2.5 Analyzing genes co-expressed with LIPG
Bilateral Pearson correlation coefficient (r value) and Z-test were used to investigate the correlation between LIPG and other gene expression levels in TCGA-LUAD. Genes positively or negatively associated with LIPG were considered to be LIPG-related genes, also known as co-expressed genes (|r|>0.4, p<0.001).
2.6 Gene oncology (GO), Kyoto Encyclopedia of Genes and Genomes (KEGG), and Gene Set Enrichment Analysis (GSEA) enrichment analyses
LIPG and its co-expressed genes were enriched using GO and KEGG analyses. GO enrichment analysis included three aspects: biological process (BP), cellular component (CC), and molecular function (MF). BP is typically an ordered biological process with multiple steps. CC is used to describe the location of gene products in a cell. MF refers to the function of gene products. The “clusterProfiler” package in R was used for enrichment analysis. GSEA involves a calculation to identify consistency differences between two biological states and to determine the existence of statistical significance in a predefined set of genes. GSEA4.1.0 was used for GSEA, and c2.cp.kegg.v6.2 was selected as the gene setting database. False discovery rate was considered to be significantly enriched.
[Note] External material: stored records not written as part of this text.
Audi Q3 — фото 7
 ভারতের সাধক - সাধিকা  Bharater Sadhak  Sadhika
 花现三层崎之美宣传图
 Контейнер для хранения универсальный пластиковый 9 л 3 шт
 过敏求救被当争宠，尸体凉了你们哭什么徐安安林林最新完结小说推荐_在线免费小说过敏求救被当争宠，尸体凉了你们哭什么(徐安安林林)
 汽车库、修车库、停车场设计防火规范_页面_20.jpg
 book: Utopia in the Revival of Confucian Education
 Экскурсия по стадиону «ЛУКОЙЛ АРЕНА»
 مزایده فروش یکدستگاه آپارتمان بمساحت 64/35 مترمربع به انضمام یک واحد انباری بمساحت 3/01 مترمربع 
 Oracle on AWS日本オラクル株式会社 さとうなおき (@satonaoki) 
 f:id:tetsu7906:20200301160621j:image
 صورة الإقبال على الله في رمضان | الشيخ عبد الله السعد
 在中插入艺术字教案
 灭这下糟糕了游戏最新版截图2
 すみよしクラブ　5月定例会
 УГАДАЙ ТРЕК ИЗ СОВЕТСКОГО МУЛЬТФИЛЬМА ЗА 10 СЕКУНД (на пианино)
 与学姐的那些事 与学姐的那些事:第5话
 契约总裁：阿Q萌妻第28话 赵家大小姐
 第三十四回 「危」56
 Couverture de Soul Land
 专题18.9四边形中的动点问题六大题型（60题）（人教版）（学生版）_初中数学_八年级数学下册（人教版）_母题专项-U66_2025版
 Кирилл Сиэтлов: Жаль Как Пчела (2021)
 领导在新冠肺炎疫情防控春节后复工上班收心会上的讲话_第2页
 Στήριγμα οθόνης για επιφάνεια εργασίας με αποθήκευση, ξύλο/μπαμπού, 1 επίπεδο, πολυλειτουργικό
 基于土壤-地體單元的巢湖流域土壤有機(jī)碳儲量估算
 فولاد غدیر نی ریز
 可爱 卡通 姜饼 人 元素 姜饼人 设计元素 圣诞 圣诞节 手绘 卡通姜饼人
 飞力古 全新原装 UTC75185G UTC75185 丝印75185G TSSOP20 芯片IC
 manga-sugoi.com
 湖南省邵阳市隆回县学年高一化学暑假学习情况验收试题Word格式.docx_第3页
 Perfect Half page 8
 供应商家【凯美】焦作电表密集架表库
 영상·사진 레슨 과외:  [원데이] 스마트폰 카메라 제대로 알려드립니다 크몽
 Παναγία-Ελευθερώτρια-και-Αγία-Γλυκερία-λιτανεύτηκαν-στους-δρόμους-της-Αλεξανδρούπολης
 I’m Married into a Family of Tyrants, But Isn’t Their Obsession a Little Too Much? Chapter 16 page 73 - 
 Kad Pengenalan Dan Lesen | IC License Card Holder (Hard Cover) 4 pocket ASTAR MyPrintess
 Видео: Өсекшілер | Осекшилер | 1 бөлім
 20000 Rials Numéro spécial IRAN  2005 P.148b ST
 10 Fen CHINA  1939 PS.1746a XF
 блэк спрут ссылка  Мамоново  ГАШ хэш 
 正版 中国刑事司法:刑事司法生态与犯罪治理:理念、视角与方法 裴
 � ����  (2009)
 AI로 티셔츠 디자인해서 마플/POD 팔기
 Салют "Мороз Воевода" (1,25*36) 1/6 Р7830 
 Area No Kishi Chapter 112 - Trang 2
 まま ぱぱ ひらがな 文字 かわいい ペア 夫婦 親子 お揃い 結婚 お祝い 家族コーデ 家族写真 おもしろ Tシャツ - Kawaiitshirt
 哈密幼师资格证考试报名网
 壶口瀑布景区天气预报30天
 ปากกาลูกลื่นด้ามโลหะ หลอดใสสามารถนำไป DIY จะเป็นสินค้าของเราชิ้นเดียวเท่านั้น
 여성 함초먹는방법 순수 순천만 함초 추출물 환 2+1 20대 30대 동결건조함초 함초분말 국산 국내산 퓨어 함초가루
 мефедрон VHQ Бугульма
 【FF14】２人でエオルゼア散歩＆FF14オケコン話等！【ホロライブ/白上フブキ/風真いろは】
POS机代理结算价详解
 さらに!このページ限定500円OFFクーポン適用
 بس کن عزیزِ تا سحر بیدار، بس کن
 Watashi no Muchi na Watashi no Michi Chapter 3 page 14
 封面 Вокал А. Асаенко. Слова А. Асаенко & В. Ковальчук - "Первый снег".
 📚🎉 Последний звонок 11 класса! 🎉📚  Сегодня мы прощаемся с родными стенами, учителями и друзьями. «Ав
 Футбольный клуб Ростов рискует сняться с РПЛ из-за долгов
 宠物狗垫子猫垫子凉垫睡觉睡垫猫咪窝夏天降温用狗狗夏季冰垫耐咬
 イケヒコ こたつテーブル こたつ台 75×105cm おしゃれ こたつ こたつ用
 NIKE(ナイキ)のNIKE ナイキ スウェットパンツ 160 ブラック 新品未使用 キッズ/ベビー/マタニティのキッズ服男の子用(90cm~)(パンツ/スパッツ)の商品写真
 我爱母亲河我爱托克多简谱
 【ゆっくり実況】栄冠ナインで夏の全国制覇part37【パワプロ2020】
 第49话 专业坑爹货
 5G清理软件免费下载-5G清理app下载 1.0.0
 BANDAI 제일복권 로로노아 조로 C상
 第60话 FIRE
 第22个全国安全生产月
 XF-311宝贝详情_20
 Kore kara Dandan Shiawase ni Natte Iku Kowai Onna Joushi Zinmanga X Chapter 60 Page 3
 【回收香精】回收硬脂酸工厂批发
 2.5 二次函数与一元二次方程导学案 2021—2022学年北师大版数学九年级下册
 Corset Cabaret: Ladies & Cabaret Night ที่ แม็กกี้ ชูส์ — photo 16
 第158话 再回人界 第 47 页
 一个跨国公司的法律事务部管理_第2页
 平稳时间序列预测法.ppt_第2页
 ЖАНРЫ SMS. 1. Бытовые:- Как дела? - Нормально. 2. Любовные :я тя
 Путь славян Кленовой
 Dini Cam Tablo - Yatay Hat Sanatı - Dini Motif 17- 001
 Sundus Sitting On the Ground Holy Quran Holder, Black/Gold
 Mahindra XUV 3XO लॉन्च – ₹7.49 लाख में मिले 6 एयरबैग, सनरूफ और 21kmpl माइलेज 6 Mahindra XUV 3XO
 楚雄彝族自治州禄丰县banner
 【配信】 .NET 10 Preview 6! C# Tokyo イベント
2.7 Evaluating the relationship between LIPG and immune cell infiltration (ICI) in microenvironment
CIBERSORT (http://cibersort.stanford.edu/) is a deconvolution algorithm based on gene expression that can evaluate a set of genes relative to all other gene expression changes in a sample. CIBESORT algorithm was used to predict the proportion of different ICIs in LUAD samples from the TCGA database, the difference in the number of ICIs in groups with high and low LIPG expression, and the correlation between LIPG expression and the number of ICIs.
2.8 Statistical analysis
The data were analyzed using R 4.0.3, where p<0.05 was considered statistically significant. Wilcoxon test was used to compare variables between two groups, and Kruskal-Wallis test was used to compare variables between multiple groups.